Many solutions do not follow the suggested output guideline in the challenge (not helped by its wording), instead producing a list of tuples or equivalent. This is much simpler (especially for decode) and the following provides an equivalent of those (IMHO deficient) solutions, to make comparisons easier.

using System.Collections.Generic;
using System.Linq;
using static System.Console;
namespace RunLengthEncoding
{
    static class Program
    {
         public static string Encode(string input) => input.Length ==0 ? "" : input.Skip(1)
            .Aggregate((t:input[0].ToString(),o:Empty<string>()),
               (a,c)=>a.t[0]==c ? (a.t+c,a.o) : (c.ToString(),a.o.Append(a.t)),
               a=>a.o.Append(a.t).Select(p => (key: p.Length, chr: p[0])));

        public static string Decode(IEnumerable<(int i , char c)> input) =>
            string.Concat(input.Select(t => new string(t.c, t.i)));

        public static void Main(string[] args)
        {
            const string  raw = "WWWWWWWWWWWWBWWWWWWWWWWWWBBBWWWWWWWWWWWWWWWWWWWWWWWWBWWWWWWWWWWWWWW";
            var encoded = new[] { (12, 'W'), (1, 'B'), (12, 'W'), (3, 'B'), (24, 'W'), (1, 'B'), (14, 'W') };

            WriteLine($"raw = {raw}");
            WriteLine($"Encode(raw) = encoded = {Encode(raw).TupleListToString()}");
            WriteLine($"Decode(encoded) = {Decode(encoded)}");
            WriteLine($"Decode(Encode(raw)) = {Decode(Encode(raw)) == raw}");
            ReadLine();
        }
        private static string TupleListToString(this IEnumerable<(int i, char c)> list) =>
            string.Join(",", list.Select(t => $"[{t.i},{t.c}]"));
    }
}

Output:

raw = WWWWWWWWWWWWBWWWWWWWWWWWWBBBWWWWWWWWWWWWWWWWWWWWWWWWBWWWWWWWWWWWWWW
Encode(raw) = encoded = [12,W],[1,B],[12,W],[3,B],[24,W],[1,B],[14,W]
Decode(encoded) = WWWWWWWWWWWWBWWWWWWWWWWWWBBBWWWWWWWWWWWWWWWWWWWWWWWWBWWWWWWWWWWWWWW
Decode(Encode(raw)) = True

Stringbuilder version. Might be more performant but mixes output formatting with encoding/decoding logic.

using System.Collections.Generic;
using System.Linq;
using static System.Console;
using static System.Text;

namespace RunLengthEncoding
{
    static class Program
    {
         public static string Encode(string input) => input.Length == 0 ? "" : input.Skip(1)
          .Aggregate((len: 1, chr: input[0], sb: new StringBuilder()),
             (a, c) => a.chr == c ? (a.len + 1, a.chr, a.sb)
                                  : (1, c, a.sb.Append(a.len).Append(a.chr))),
             a => a.sb.Append(a.len).Append(a.chr)))

**WHAT TO DO**.
Please return the run-length encoding passage verbatim from "public static string Decode(IEnumerable<(int" up to and including "void Main(string[] args)".

**DATA EXTRACT**.
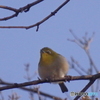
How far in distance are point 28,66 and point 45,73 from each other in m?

**RESULT OF THIS TASK**.
public static string Decode(IEnumerable<(int i , char c)> input) =>
            string.Concat(input.Select(t => new string(t.c, t.i)));

        public static void Main(string[] args)